For myself, my Type-A tendencies stem from what’s likely an undiagnosed anxiety disorder that I generally refuse to acknowledge because I’m far too much “in control” for that. It’s not a case of a superiority complex (though my innate narcissism would argue otherwise) but more a sense that the world will end if I rely on anyone but myself. There’s a one-two punch of a lack of trust and an eldest-sibling “must be responsible at all times” complex. I’ve literally lain awake in bed at night and worried that someone won’t hear the puppy crying that he has to pee and gotten up multiple times just make sure he’s OK (spoiler, he always is).
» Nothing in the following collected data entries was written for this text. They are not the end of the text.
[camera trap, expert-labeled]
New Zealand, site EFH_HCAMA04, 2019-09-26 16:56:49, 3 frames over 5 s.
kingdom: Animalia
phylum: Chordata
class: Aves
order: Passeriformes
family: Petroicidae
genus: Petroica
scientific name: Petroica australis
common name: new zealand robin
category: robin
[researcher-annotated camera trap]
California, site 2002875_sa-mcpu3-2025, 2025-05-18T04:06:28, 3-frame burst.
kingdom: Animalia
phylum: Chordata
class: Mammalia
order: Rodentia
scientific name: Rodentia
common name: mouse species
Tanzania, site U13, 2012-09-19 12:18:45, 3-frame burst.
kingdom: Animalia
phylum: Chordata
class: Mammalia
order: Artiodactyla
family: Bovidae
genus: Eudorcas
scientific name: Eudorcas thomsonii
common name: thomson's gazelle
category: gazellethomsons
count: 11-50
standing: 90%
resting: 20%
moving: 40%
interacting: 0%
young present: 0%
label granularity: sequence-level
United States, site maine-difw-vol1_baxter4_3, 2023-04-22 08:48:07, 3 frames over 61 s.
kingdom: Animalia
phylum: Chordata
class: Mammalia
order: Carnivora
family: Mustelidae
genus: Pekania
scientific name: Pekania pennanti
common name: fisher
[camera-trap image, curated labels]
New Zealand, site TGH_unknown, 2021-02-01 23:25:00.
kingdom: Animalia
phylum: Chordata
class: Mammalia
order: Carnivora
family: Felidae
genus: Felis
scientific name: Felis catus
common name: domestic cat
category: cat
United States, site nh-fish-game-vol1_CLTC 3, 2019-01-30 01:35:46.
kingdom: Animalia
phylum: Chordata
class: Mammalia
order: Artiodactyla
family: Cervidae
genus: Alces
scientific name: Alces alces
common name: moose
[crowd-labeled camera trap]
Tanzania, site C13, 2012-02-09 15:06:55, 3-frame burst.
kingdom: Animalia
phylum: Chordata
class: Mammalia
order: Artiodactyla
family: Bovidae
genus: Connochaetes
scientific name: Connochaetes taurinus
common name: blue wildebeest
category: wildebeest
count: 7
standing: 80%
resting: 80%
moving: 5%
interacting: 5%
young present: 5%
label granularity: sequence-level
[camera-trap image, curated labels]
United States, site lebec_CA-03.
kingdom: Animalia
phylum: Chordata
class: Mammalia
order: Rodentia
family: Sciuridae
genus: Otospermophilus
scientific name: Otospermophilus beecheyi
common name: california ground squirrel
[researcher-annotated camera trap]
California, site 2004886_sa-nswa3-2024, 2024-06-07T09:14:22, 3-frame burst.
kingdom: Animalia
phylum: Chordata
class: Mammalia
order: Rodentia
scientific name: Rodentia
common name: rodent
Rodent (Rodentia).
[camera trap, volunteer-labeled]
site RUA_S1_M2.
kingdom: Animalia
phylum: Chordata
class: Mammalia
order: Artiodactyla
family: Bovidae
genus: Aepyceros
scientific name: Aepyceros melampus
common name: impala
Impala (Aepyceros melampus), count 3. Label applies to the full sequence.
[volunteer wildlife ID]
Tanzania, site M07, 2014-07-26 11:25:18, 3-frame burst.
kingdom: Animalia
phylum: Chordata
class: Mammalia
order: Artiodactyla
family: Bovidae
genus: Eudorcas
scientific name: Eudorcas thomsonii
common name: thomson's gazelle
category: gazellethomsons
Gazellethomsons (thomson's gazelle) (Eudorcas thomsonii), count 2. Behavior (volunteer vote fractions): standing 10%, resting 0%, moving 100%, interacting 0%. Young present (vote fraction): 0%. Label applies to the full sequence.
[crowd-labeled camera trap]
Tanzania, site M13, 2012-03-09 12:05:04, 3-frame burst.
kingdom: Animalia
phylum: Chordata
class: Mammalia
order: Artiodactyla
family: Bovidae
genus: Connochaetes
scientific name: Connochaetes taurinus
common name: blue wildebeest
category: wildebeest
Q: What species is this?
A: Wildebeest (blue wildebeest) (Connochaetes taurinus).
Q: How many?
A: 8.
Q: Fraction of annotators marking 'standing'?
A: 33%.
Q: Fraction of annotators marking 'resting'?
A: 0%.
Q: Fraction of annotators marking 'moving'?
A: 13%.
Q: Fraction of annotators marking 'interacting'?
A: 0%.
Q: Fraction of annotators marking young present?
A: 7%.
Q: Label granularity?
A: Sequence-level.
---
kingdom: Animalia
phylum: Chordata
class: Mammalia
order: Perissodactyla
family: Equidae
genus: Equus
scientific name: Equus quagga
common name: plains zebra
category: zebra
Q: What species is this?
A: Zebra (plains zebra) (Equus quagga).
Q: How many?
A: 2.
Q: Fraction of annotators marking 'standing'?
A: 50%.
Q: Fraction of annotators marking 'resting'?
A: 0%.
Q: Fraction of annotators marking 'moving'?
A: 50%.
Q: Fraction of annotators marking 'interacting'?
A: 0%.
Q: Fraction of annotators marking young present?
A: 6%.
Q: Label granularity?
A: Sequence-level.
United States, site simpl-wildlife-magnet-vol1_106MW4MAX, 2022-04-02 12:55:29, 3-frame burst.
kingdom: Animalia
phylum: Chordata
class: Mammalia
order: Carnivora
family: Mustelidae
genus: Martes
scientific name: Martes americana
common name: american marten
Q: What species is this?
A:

It’s an undeniable urge pushing behind my sternum catching my breath, whispering in my mind, like the phantom footprints of an insect on my skin. I cannot stop myself from stepping in, getting it done, and knowing that whether something works or fails, it’s on me. It simultaneously makes me infinitely reliable, but difficult to work with, and highly prone to stress.

If you Google “how to manage your Type-A personality” you get a lot of listicles and corporate HR nonsense about dealing with these types of employees. There’s not a whole lot touching on the crippling stress of feeling responsible for every project, every dinner, every friend group, and family member. It doesn’t necessarily talk about how people automatically assume you’re a bitch or how you struggle everyday to not hurt people’s feelings inadvertently. Generally the conversation is around how we may be neurotic, but we’re effective at keep the world turning.

Over the years I’ve become more cognizant that my control freak personality is often only offset by my laziness, a contradictory trait that is probably all that keeps me sane. My brain may be telling me to get up, go make that family dinner myself or be the one to drive everyone to the beach, but my body says, “Yell all you want, I’m still not getting up.” Thankfully the urge to sleep overrides everything else, or I’d never stop.

It also helps that I’m surrounded by other Type A’s, which sounds awful, but there’s a level of support and even trust amongst us. I know my co-editors are as obsessive about their responsibilities as I am, so I can trust them to do what they say they will. My family assumes everyone’s an idiot and the only way something will get done is if it’s done per each person’s specific orders. Which admittedly makes the phrase “all generals and no soldiers” absurdly appropriate when it come to family projects, but also means things won’t fall between the cracks—we’ll just fight over who’s right while we get it done. They’re also the first to take something off my plate if possible and call me on my crap if I’m getting too bossy.

Yet for all their help, the only time I don’t feel entirely responsible for everything is when I can escape into nature and see myself as a peon in the grand scheme of the world. When the cliffs and sea make me feel finite and forgettable, like a single loose rock among millions, sliding down the cliffs, eroding one tiny part of a greater purpose, it’s comforting. It means things can go on without me, I cannot control everything, and whether I write that article faster or get the laundry done sooner, it doesn’t matter. I can let go and breathe easier, and let nature be in control.

So if you too are the bossy bane of everyone’s life, do yourself (and them) a favor and get out into the world and feel small. Trust me, it will help.